戦争が終わっても帰ってこなかった家族。やんばるの山へ身を隠し、命をつないだ自身の体験。およそ80年、語れずにいた記憶と思いが込められた琉歌に、オリジナルで曲がつけられることになりました。

作曲を手掛けたのは、RBCiラジオの長寿番組「民謡で今日拝なびら」のパーソナリティとしても活躍する民謡歌手・仲宗根創さんです。

仲宗根創さん
「今でも記憶をはっきり覚えていて、それを歌詞としてつづってくれているのはありがたいことで。やっぱり戦争って(私は)体験してないじゃないですか」
「安子さんが語ってくれた口をかりて自分も一緒に歌う。

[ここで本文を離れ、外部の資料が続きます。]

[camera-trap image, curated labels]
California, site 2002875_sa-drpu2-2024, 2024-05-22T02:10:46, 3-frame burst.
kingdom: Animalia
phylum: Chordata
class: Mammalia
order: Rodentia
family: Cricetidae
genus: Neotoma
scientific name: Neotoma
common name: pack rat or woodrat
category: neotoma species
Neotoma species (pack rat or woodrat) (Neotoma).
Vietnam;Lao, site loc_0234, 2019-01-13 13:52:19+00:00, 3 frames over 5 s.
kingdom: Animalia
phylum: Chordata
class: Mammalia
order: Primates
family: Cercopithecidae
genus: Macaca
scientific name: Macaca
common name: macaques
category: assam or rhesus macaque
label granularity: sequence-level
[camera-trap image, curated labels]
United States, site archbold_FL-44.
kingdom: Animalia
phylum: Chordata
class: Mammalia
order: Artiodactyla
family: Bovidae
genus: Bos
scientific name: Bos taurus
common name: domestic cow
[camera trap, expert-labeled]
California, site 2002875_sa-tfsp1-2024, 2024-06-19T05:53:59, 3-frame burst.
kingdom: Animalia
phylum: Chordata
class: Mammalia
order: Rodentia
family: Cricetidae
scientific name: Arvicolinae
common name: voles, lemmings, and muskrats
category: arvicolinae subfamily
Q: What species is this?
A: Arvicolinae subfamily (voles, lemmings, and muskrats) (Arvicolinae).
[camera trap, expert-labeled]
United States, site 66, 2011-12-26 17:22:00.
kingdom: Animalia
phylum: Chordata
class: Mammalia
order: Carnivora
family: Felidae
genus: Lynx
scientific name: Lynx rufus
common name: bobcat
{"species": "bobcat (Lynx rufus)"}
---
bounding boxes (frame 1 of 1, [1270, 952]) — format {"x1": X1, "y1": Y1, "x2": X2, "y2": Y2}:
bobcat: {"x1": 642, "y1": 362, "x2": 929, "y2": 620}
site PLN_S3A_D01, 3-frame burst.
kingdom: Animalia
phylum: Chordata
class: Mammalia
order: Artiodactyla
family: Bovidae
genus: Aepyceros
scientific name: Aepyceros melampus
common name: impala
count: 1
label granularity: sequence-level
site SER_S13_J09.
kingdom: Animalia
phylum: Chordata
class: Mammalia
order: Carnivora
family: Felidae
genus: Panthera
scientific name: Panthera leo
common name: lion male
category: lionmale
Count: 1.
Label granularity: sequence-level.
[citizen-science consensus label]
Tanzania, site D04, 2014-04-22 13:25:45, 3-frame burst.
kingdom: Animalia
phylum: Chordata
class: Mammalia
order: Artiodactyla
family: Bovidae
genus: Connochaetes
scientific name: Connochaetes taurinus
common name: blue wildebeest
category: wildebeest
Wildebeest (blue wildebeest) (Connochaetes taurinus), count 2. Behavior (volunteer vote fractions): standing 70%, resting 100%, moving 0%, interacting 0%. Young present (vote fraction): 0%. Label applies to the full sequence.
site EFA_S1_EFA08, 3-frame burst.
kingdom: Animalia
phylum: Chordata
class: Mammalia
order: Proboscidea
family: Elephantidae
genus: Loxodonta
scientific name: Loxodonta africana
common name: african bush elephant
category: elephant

安子さんの気持ちが伝わったらいいなと一番心がけました」

音楽イベントを通じて戦争華を知った仲宗根さん。およそ1年かけて島袋さんの戦争体験に向き合い、メロディーを完成させました。そして先月、曲を披露するため島袋さんの自宅へ。

島袋安子さん「お元気そうで」
仲宗根創さん「ゆっくりお会いするのは1年ぶり。長いことなってごめんなさい」

島袋さんと地域の人たちが見守る中、完成した曲が披露されました。

「思ゆらん戦争 忘てぃわしらりみ 二度とぅ無ん事に 語り継がな」
(思いもよらない悲惨な戦争を 決して忘れられない 二度と起こさないように 語りつごう)

「父ぬ酒盃ゆ 聴ちょる母親ぬ 哀なしぬ姿 皆袖を濡らち」
(父と酒を酌み交わす兄 そばで話を聴く母 悲しむ姿を見て みんな涙で袖を濡らす)

島袋安子さん
「お父さんお兄さんたちが今日は自分たちの無念を晴らしてもらってみんな喜んでいると思います」「平和な世界を願ってこの歌に託したいと思います」

仲宗根創さん
「安子さんが発信してくれた思いを受け止めて」「この歌で平和を発信していけたらなという思いになりました」

戦争の痛みを、自らの言葉でつづった島袋さん。その痛みに寄り添い、音をつむいだ仲宗根さん。二人の心が重なって生まれた「戦争華」は、未来へと歌いつがれていきます。

【記者MEMO】
島袋さんたちは今後、沖縄戦などの戦没者の名前を刻んだ「平和の礎」を前に、「戦争華(いくさばな)」の演奏会をしたいと話していました。